Ancak aynı adlı bir eser daha var; o da
Andreas Frangias’ın Veba’sı. Yunan edebiyatının başyapıtlarından biri olarak
nitelenen Veba, anti-ütopya olma özelliği de taşıyor. Bu bağlamda öncelikle
ütopya ve anti-ütopya kavramları üzerinde kısaca durmak zorunlu gözüküyor.
Ütopya
ve Anti-Ütopya
Kelime
anlamı ‘olmayan yer’ şeklinde açıklanabilen ütopya, Yunanca ‘ou’ (yok) ile
‘topos’ (yer, ülke) sözcüklerinin bileşiminden meydana geliyor. Thomas More’un
1516’da kaleme aldığı Ütopya (özgün adı De Optimo reipublicae Statu de que Nova
Insula Utopia) isimli yapıtıyla yaygınlık kazanan kavram, gerçekleşmesi
imkânsız toplum tasarımlarına işaret ediyor.
Ütopyanın
olumsuz kullanımı olan ‘distopya’ veya ‘anti-ütopya’ ise, totaliter ve baskıcı
toplum ve yönetimleri betimleme amacı taşır. George Orwell’ın 1984’ü ve Aldous
Huxley’in Cesur Yeni Dünya’sı, anti-ütopyaların en bilinenleridir.
Anti-ütopyaların en belirgin özelliği, ütopyalardakine benzer şekilde, mümkün
olanın ortaya konmasıdır. Ancak çoğunlukla olabileceklerin dehşeti ana tema
şeklinde işlendiği için ütopyalardan ayrılır.
Baskı
ve Yıldırı
Yukarıdaki
anlatıma bakıldığında, anti-ütopyanın tüm özelliklerini barındıran Veba’da, bir
toplama kampı niteliğindeki kentte uygulanan baskı ve yıldırının en baştaki
örneği, çalışanların su içmek için bile müdürlerinden izin alması gerektiğine
dair betimlemedir.
Sineklerin
saldırısına uğrayan kentte, kişiliği elinden alınmış, herkesleştirilmiş ve
silikleştirilmiş insanlar için belli bir süre sonra ‘varoluşun anlamı’
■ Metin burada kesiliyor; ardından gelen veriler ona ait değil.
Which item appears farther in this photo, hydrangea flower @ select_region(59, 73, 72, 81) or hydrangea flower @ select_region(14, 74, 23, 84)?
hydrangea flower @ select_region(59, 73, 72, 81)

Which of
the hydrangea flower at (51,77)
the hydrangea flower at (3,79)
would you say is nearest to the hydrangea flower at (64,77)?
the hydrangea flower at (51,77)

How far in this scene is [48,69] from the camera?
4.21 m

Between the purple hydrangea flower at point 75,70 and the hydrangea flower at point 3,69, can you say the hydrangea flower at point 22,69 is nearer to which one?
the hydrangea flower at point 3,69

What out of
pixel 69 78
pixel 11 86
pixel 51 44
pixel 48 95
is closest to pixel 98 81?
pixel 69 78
yakaladığı sineklerin çokluğuna indirgenir. Bu, aynı zamanda bir emirdir. Ağır
koşullara boyun eğme ve çalışma ‘ruhların temizlenmesi’ ve ‘ahlaki açıdan
yeniden yapılanma’ demektir öte yandan.
Kentteki
insanların ‘varoluşunun anlamı’ ya da ‘varlık nedeni’ hiç durmadan çalışmaktır.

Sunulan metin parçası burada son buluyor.